I love the exuberance of the cutting patch in late summer here in rural Herefordshire when it’s full of blousy cosmos and the precision geometry of dahlias. There are also lots of seed heads and grasses which I treasure for their graceful forms.
All bouquets need three types of flower: focal flowers (large eye-catchers), secondary flowers (slightly smaller than the focals and a complementary colour) and fillers (smaller, airier ingredients which fill out the spaces and add a bit of movement and often contrasting forms). Most of my late summer bouquets have dahlias as their focal flower although the recent second flush of roses means that recently I’ve been able to include these too. They’ve been accompanied by secondary flowers like malope, alstromeria and snapdragons or small sunflowers. For fillers, and for a splash of colour and interest I’ve used statice and cosmos along with salvia viridis or painted sage. For a delicate upper storey and to add movement, I love the delicacy of seed heads and grasses – my favourites at this time of year are frosted explosion, feather top grass and fox tail barley.

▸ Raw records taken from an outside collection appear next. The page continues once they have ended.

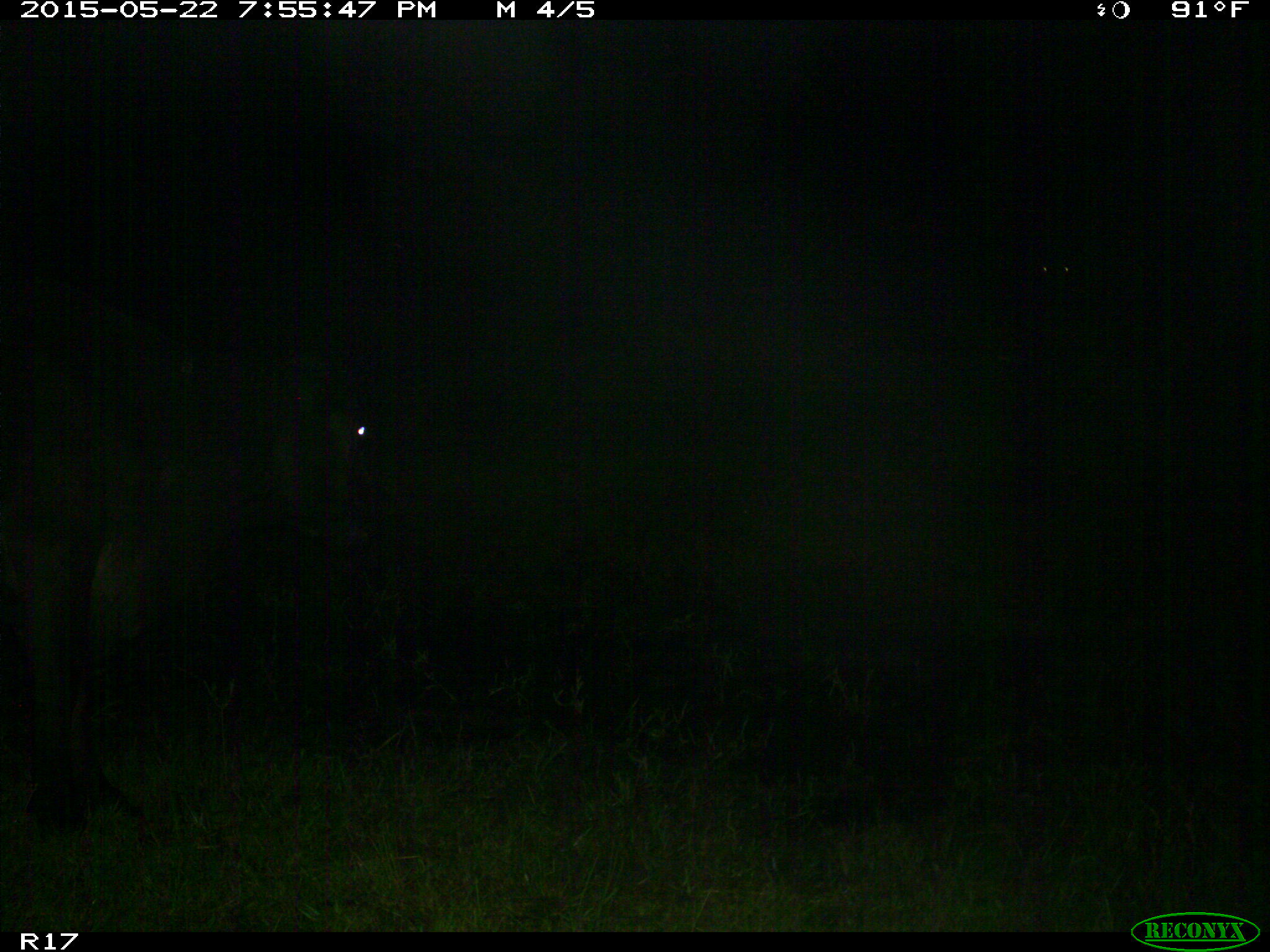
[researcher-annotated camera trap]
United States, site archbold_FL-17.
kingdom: Animalia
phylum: Chordata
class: Mammalia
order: Artiodactyla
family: Bovidae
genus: Bos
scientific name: Bos taurus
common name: domestic cow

For foliage I continue to enjoy the delicate glaucus blue of chickpeas (see bouquet below) – I bought dried chickpeas from my local supermarket and simply planted them! The foliage is very like a wild vetch but bigger, with small white flowers and some pea pods on it too! I also use orach now that it has formed shapely seed fronds (see photo above) and which customers can dry and save. They can then harvest the dried seeds to plant for a crop of their own next year. A bouquet that keeps on giving! Chick pea and orach are both annual foliages (they grow just for a season, set seed and then die off) and unlike shrubs you don’t have to wait for them to mature before you can pick them. I have a space set aside especially for shrubs in my cutting area I have recently loved using my cotinus, pink snowberry, false indigo, abelia (which also has a lovely scent). For perennials (plants which flower, die back and regrow the next season), I find sedum especially useful as you can use it in bouquets either young, for texture and a lovely blue green colour, or mature for its chunky broad pink florets.
Having so many gorgeous ingredients to choose from allows each bouquet I make to be completely unique. I love the ease with which late summer colours complement each other. The great thing about growing my own flowers and foliage is that I’m always spoiled for choice and can choose what’s looking loveliest so that my customers can enjoy the best of the moment too!